Con la cotización en máximos, la pregunta inevitable en los mercados es cuánto más le queda por subir a la acción. El sentir general entre los operadores es de clara recomendación de "compra", situando el precio objetivo para los próximos doce meses por encima de los 550 dólares.
Al mirar el resto de las esquinas del negocio, se observa un rendimiento bastante equilibrado:
Herramientas de productividad: La suite de Office, LinkedIn y las soluciones para empresas aportaron más de 31.000 millones de dólares, sostenidas por empresas que siguen contratando los paquetes más caros.
Nube Inteligente: Sumando servidores, Windows Server y servicios empresariales, la factura rozó los 39.310 millones de dólares, lo que supone un crecimiento superior al 26%.

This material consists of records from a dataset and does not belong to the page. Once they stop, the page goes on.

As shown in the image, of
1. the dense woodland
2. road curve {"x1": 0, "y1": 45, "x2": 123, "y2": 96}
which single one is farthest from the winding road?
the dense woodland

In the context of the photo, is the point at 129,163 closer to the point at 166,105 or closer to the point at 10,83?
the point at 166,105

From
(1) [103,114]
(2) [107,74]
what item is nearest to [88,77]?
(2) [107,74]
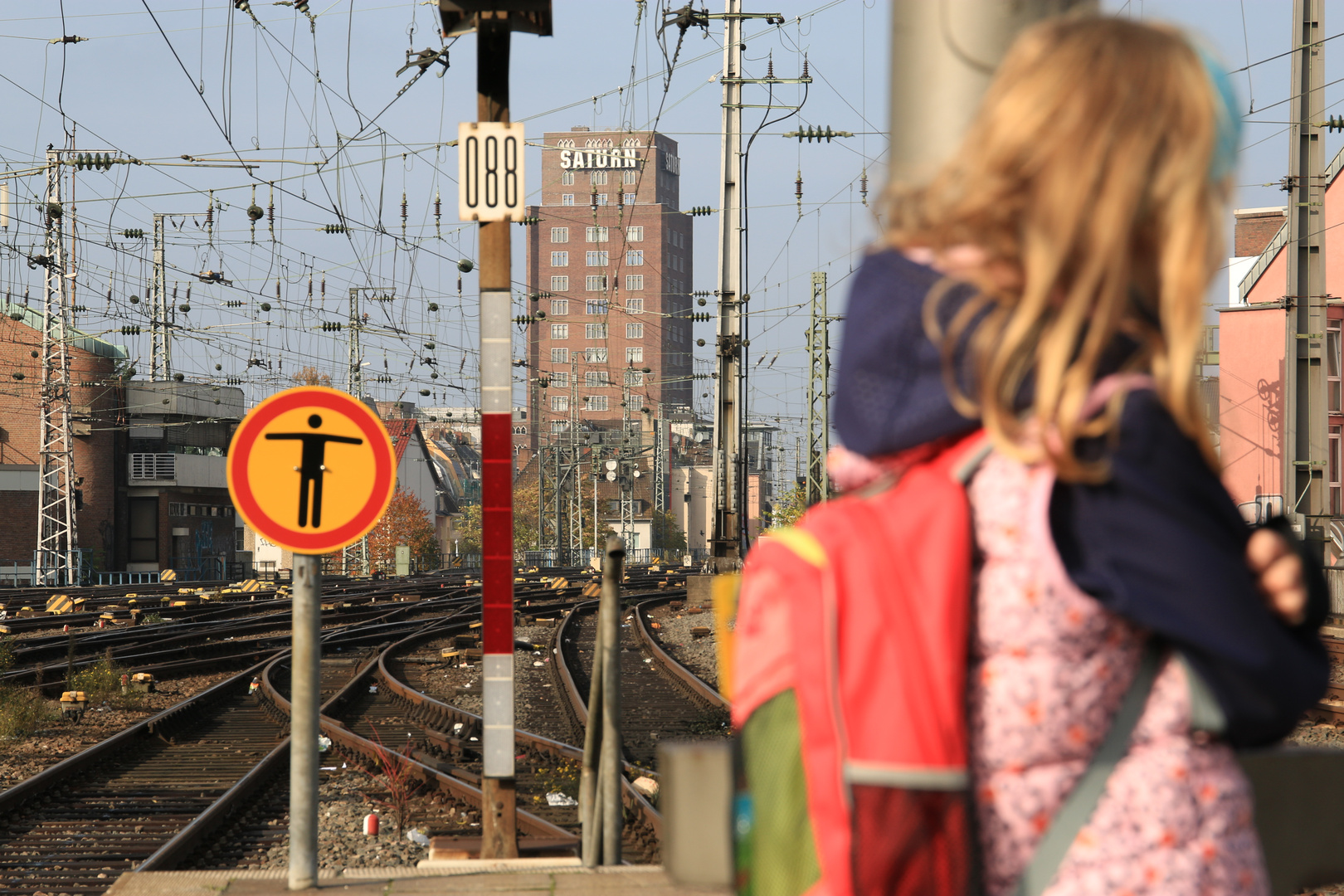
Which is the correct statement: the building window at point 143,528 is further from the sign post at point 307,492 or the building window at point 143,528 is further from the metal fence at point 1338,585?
the sign post at point 307,492

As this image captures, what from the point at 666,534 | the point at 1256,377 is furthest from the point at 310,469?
the point at 666,534

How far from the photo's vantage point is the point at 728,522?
25000 millimetres

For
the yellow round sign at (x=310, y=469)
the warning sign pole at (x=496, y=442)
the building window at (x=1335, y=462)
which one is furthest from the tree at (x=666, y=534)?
the yellow round sign at (x=310, y=469)

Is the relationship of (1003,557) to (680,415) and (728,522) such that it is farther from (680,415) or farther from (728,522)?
(680,415)

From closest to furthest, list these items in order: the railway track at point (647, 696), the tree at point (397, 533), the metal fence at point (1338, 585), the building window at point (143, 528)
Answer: the railway track at point (647, 696) < the metal fence at point (1338, 585) < the building window at point (143, 528) < the tree at point (397, 533)

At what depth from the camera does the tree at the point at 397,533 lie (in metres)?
66.7

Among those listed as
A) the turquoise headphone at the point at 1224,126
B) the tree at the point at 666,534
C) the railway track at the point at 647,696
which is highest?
the turquoise headphone at the point at 1224,126

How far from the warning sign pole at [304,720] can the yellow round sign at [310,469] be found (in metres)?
0.17

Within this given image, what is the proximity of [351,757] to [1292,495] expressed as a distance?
13.8 meters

Consumo y videojuegos: El área de licencias de Windows y la división de Xbox mostraron cifras más moderadas, estabilizándose tras los altibajos vividos en la venta de dispositivos tras la pandemia.
Esa diversificación es, precisamente, la red de seguridad que da tranquilidad a los fondos de inversión que tienen gran parte de su capital puesto en la empresa.
Analistas de firmas destacadas coinciden en que estos resultados trimestrales suponen un punto de inflexión. Mientras buena parte del sector tecnológico aún busca la manera de cobrar por la inteligencia artificial, la ventaja de Microsoft radica en que ya tiene la infraestructura vendida a millones de empresas que confían en su ecosistema desde hace décadas.
Eso sí, no todo es un camino de rosas. Algunos expertos recuerdan que cuando una acción cotiza a estos niveles de exigencia, cualquier tropiezo futuro —ya sea por problemas en la cadena de suministro de microchips o por una desaceleración puntual en los ingresos de Microsoft— podría provocar recogidas de beneficios y sacudidas a corto plazo.
Pese a esos matices de prudencia, la foto general que deja la jornada es de indiscutible fortaleza. Con un flujo de caja impresionante y el control de la conversación tecnológica, la compañía afronta los próximos meses desde una posición de claro liderazgo.
La reacción en la bolsa a las acciones de Microsoft deja una enseñanza clara: el mercado ya no paga por meras expectativas, paga por resultados. El gigante del software ha conseguido demostrar con datos en la mano que la apuesta por la inteligencia artificial no solo es real, sino profundamente rentable. Si la nube mantiene este ritmo de crucero y la adopción empresarial no frena, la compañía parece tener todo a favor para seguir firmando récords en Wall Street durante una buena temporada.